━━━ Source ━━━
The disqualification of ten candidates from Egypt's presidential
race, including the Muslim Brotherhood nominee, has convinced the Brotherhood
that the military is conspiring against it to win the election. It's now
attempting to grab power from the army and threatening to take to the streets
-- potentially sparking a new round in Egypt's revolution.
By Eric Trager
In
late May, Egypt will ostensibly hold its first open presidential elections in
nearly six decades. But the Muslim Brotherhood suspects treachery. This past
Tuesday’s disqualification of ten presidential candidates, including
Brotherhood leader Khairat al-Shater, has convinced the group that the Supreme
Council of the Armed Forces (SCAF), which has ruled Egypt since Hosni Mubarak resigned
last year, is conspiring against it to ensure the election of a non-Islamist
president who would restore the country’s autocratic order. In response, the
Brotherhood has vowed to “protect the revolution.” It is directing its energies
against the SCAF, running a replacement presidential candidate and calling for
mass demonstrations. This aggressive approach is undermining the legitimacy of
Egypt’s transition.
The
Brotherhood’s animosity toward the SCAF is a relatively recent development. For
the first 12 months following Mubarak’s fall, the Brotherhood appeared to be
working in tandem with the military junta. The SCAF legalized the Brotherhood’s
newly formed political party, Freedom and Justice, and administered
parliamentary elections that the Brotherhood won handily. Meanwhile, the
Islamist organization refrained from criticizing the SCAF, even endorsing the
March 2011 constitutional amendments that legitimized the SCAF’s control of
Egypt’s transition, and, after assuming control over the parliament in January
2012, appointing a retired general to chair the legislative committee that
handles military issues. Cooperation seemed so smooth that many assumed that
the SCAF and Brotherhood had agreed to accommodate each other’s needs and
thereby control Egypt’s political transition jointly.
━━━
▶ _What you need to do_
**a.** Summarize the article on Egypt's Muslim Brotherhood in two sentences.
**b.** Rewrite the stretch of the article on Egypt's Muslim Brotherhood from "By Eric Trager" through "Egypt’s transition.", swapping "SCAF" for "military council".
━━━ Data entries ━━━
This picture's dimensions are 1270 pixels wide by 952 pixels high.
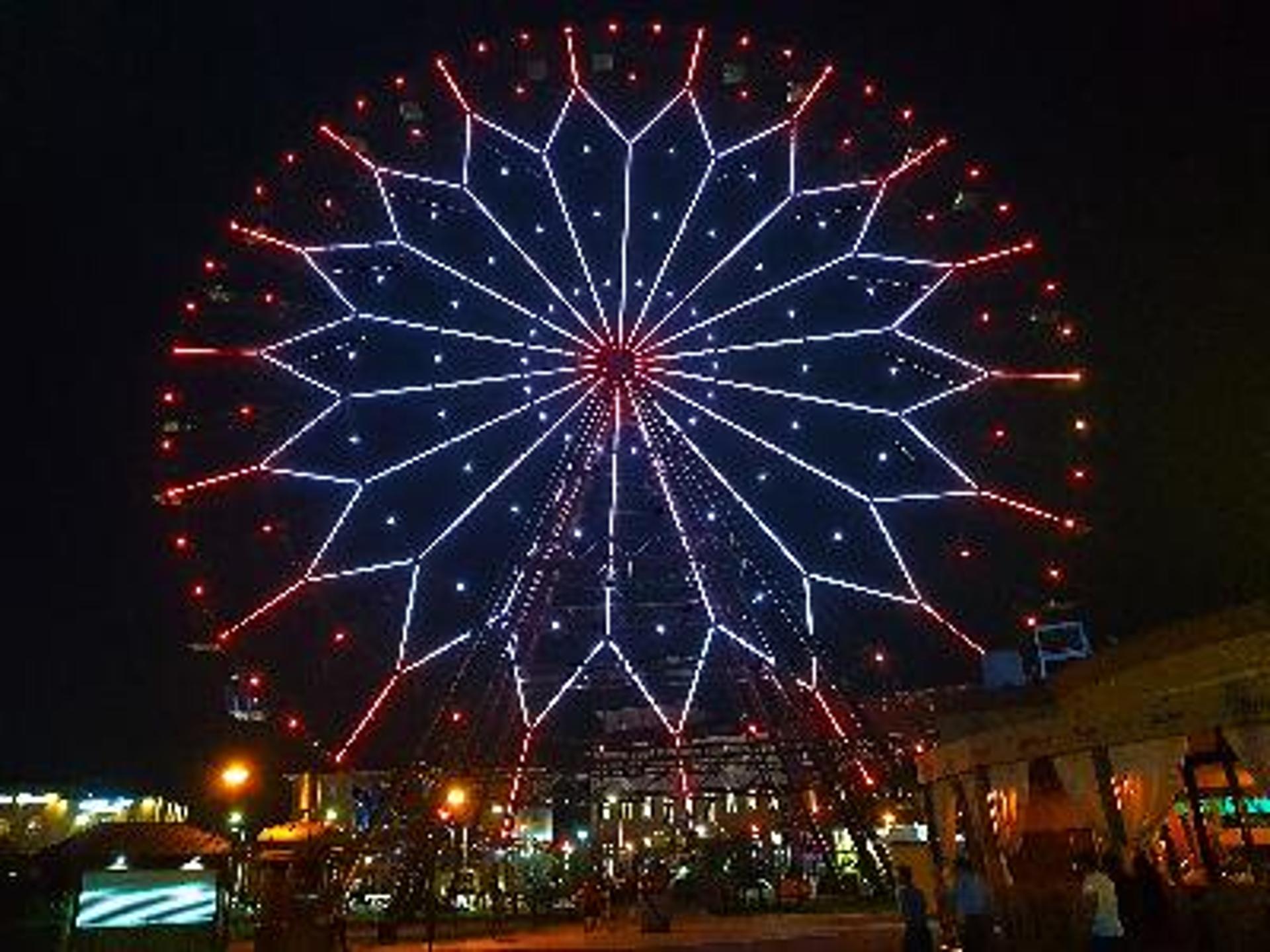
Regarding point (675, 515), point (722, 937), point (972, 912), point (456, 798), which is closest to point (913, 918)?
point (972, 912)

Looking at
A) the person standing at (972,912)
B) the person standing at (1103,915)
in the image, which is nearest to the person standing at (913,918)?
the person standing at (972,912)

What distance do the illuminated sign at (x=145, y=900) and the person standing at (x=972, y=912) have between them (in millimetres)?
9966

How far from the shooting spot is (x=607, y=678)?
84.3ft

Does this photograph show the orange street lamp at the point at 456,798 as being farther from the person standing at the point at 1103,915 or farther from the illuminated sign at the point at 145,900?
the person standing at the point at 1103,915

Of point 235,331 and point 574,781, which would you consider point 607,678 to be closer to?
point 574,781

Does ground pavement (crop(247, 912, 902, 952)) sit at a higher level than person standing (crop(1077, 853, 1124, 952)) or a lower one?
higher

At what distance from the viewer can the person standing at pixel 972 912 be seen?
13.6 metres

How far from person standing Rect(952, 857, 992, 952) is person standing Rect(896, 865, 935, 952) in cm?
38

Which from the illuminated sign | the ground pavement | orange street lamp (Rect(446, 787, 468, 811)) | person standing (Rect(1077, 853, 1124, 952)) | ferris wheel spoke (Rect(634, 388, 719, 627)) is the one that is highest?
ferris wheel spoke (Rect(634, 388, 719, 627))

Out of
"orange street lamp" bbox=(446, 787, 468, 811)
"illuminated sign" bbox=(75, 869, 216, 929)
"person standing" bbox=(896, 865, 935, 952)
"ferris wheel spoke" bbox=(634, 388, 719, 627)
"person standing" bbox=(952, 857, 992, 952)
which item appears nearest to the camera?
"person standing" bbox=(952, 857, 992, 952)

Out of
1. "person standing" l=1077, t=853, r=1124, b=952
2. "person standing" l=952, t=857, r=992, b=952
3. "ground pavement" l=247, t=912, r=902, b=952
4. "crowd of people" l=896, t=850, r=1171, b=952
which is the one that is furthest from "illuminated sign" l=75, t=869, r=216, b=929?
"person standing" l=1077, t=853, r=1124, b=952

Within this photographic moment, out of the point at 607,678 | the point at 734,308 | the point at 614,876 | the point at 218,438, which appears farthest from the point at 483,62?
the point at 614,876

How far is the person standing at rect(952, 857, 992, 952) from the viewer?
1364 centimetres

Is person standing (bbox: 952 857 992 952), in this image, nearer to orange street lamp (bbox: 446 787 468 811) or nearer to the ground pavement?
the ground pavement
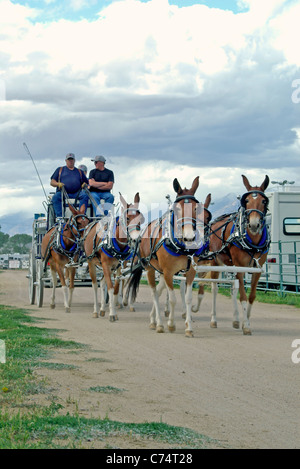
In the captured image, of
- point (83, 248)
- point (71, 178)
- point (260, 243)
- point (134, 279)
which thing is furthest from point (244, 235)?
point (71, 178)

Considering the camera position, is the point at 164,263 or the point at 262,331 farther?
the point at 262,331

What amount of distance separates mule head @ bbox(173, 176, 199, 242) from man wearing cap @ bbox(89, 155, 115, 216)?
19.2 feet

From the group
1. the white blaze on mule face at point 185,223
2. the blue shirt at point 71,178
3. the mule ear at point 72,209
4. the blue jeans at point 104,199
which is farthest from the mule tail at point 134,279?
the blue shirt at point 71,178

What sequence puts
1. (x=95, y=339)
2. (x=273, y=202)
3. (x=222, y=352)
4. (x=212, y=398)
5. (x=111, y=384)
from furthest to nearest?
(x=273, y=202)
(x=95, y=339)
(x=222, y=352)
(x=111, y=384)
(x=212, y=398)

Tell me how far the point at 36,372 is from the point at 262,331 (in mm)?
6426

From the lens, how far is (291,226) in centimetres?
2695

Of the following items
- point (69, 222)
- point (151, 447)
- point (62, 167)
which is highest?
point (62, 167)

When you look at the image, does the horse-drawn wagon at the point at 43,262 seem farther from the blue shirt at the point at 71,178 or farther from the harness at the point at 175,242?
the harness at the point at 175,242

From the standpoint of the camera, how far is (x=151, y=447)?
213 inches

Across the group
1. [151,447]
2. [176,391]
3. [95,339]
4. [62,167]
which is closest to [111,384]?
[176,391]

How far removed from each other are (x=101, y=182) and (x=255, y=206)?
21.2ft

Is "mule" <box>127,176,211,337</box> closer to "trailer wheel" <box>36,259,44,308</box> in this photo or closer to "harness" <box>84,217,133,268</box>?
"harness" <box>84,217,133,268</box>

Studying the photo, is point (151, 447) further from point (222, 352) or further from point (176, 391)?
point (222, 352)

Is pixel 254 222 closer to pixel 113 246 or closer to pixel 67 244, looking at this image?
pixel 113 246
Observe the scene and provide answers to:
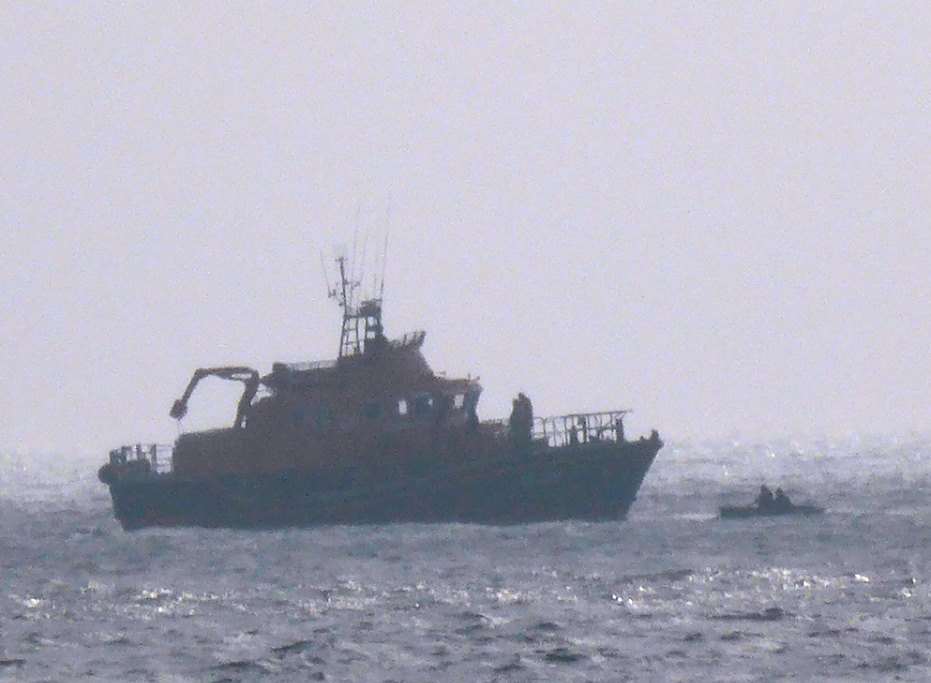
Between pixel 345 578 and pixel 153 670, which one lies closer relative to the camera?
pixel 153 670

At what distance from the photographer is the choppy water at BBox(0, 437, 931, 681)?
26.9m

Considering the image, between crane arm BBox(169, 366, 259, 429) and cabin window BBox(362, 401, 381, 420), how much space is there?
3.20 metres

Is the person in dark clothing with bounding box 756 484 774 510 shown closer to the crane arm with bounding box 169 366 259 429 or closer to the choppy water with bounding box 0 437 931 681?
the choppy water with bounding box 0 437 931 681

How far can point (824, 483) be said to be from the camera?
274 ft

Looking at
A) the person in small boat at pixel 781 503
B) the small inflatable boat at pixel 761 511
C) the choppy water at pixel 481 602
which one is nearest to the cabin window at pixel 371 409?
the choppy water at pixel 481 602

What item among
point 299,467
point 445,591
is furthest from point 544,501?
point 445,591

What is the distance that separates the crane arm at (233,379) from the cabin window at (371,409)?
320 cm

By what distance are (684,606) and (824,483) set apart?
171 ft

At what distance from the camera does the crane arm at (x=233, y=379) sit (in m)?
52.7

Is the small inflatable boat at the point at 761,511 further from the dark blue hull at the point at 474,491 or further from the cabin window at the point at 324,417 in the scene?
the cabin window at the point at 324,417

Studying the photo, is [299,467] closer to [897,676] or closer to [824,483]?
[897,676]

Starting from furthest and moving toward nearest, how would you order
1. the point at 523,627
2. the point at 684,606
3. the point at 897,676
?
the point at 684,606 → the point at 523,627 → the point at 897,676

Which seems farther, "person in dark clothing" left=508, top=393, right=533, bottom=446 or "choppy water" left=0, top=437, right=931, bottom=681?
"person in dark clothing" left=508, top=393, right=533, bottom=446

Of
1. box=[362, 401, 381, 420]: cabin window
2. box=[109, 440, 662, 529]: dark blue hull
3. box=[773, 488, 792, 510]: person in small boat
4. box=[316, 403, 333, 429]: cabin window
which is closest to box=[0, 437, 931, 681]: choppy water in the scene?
box=[109, 440, 662, 529]: dark blue hull
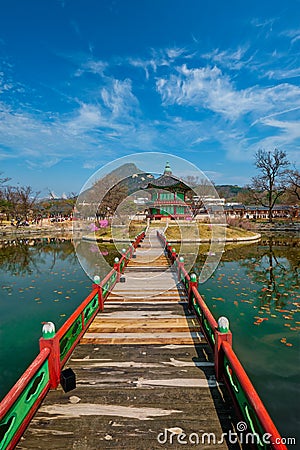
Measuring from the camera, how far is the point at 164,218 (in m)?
34.7

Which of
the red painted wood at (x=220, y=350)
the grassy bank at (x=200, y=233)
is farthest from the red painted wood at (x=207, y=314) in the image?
the grassy bank at (x=200, y=233)

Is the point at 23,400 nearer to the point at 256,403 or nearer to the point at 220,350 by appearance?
the point at 256,403

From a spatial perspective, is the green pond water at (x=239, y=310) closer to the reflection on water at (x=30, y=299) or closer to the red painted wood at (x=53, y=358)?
the reflection on water at (x=30, y=299)

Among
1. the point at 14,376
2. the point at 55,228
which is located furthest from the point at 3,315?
the point at 55,228

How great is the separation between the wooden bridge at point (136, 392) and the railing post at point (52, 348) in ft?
0.04

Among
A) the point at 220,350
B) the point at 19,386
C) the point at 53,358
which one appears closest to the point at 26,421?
the point at 19,386

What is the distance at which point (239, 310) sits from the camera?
7.89 meters

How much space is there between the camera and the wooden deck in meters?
2.66

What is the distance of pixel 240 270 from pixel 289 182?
32346mm

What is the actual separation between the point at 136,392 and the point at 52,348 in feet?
3.85

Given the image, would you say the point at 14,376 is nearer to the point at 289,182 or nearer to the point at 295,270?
the point at 295,270

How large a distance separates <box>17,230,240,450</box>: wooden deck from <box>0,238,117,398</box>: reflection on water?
181cm

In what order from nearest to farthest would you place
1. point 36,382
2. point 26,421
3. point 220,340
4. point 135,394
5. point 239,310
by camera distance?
point 26,421, point 36,382, point 135,394, point 220,340, point 239,310

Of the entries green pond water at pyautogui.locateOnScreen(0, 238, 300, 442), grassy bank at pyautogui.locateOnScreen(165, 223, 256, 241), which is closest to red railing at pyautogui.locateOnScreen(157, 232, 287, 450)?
green pond water at pyautogui.locateOnScreen(0, 238, 300, 442)
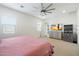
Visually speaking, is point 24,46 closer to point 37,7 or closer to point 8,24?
point 8,24

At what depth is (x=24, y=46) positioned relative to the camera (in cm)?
121

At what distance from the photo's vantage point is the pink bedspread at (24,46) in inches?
43.2

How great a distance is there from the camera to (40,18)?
4.65ft

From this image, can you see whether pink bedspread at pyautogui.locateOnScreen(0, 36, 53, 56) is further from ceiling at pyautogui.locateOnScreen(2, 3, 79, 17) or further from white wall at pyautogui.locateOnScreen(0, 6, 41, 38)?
ceiling at pyautogui.locateOnScreen(2, 3, 79, 17)

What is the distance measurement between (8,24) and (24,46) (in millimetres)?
439

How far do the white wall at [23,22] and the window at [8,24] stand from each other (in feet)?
0.16

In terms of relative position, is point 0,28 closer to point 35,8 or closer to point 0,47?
point 0,47

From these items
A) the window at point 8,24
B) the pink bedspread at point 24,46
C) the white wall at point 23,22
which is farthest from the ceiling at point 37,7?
the pink bedspread at point 24,46

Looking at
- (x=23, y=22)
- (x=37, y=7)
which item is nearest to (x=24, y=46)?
(x=23, y=22)

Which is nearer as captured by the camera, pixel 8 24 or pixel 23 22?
pixel 8 24

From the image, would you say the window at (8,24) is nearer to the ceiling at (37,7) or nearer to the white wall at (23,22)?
the white wall at (23,22)

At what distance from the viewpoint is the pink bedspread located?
1.10 metres

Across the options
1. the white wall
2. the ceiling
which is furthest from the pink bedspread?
the ceiling

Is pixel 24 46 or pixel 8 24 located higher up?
pixel 8 24
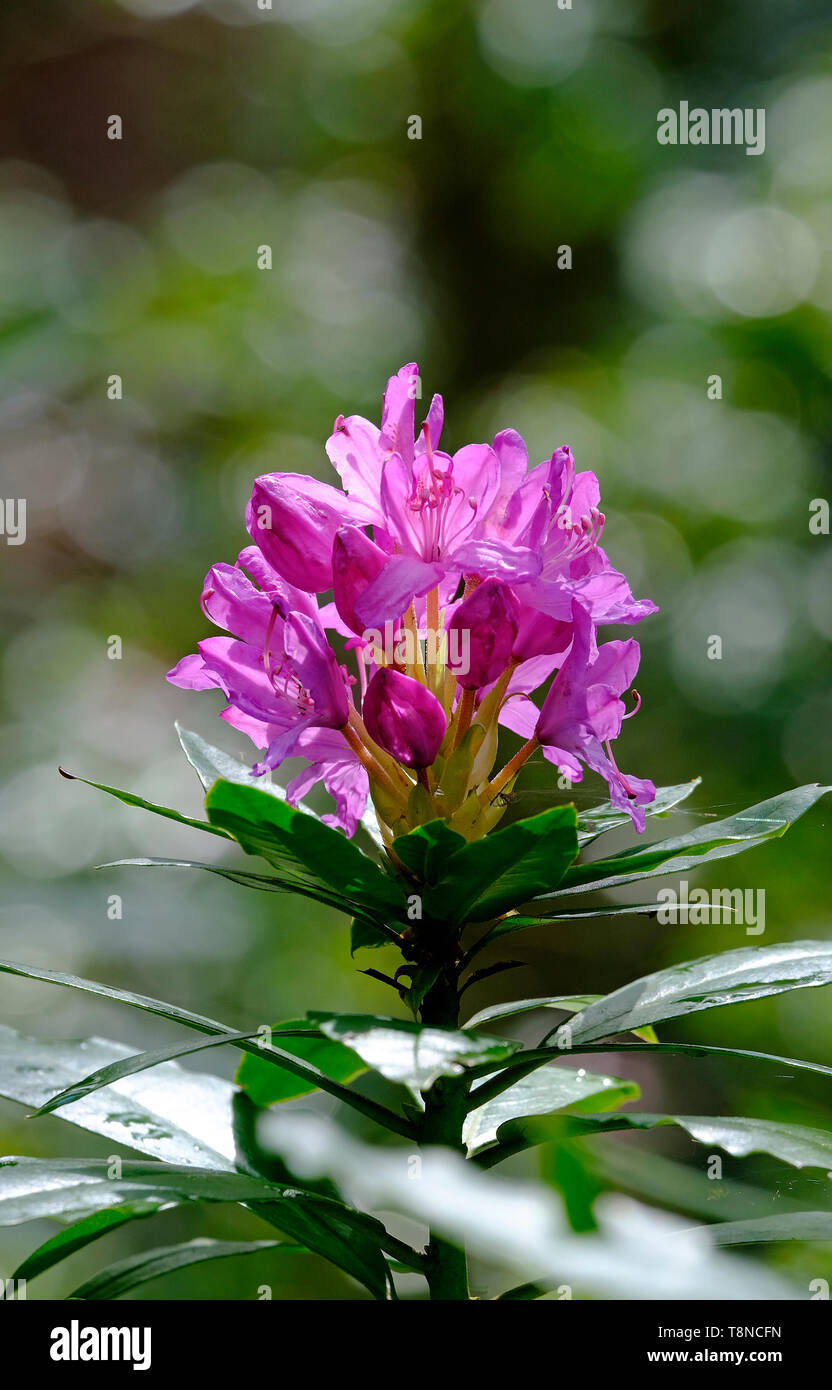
━━━
▶ _Exercise answers_
**a.** The disqualification of ten presidential candidates, including Brotherhood leader Khairat al-Shater, has convinced the Muslim Brotherhood that Egypt's ruling military council is conspiring to ensure the election of a non-Islamist president, so the group is directing its energies against the SCAF, running a replacement candidate and calling for mass demonstrations. This animosity is a relatively recent development: for the first 12 months after Mubarak's fall, the Brotherhood appeared to work in tandem with the junta, which legalized its party and administered the parliamentary elections it won.

**b.**
By Eric Trager
In
late May, Egypt will ostensibly hold its first open presidential elections in
nearly six decades. But the Muslim Brotherhood suspects treachery. This past
Tuesday’s disqualification of ten presidential candidates, including
Brotherhood leader Khairat al-Shater, has convinced the group that the Supreme
Council of the Armed Forces (military council), which has ruled Egypt since Hosni Mubarak resigned
last year, is conspiring against it to ensure the election of a non-Islamist
president who would restore the country’s autocratic order. In response, the
Brotherhood has vowed to “protect the revolution.” It is directing its energies
against the military council, running a replacement presidential candidate and calling for
mass demonstrations. This aggressive approach is undermining the legitimacy of
Egypt’s transition.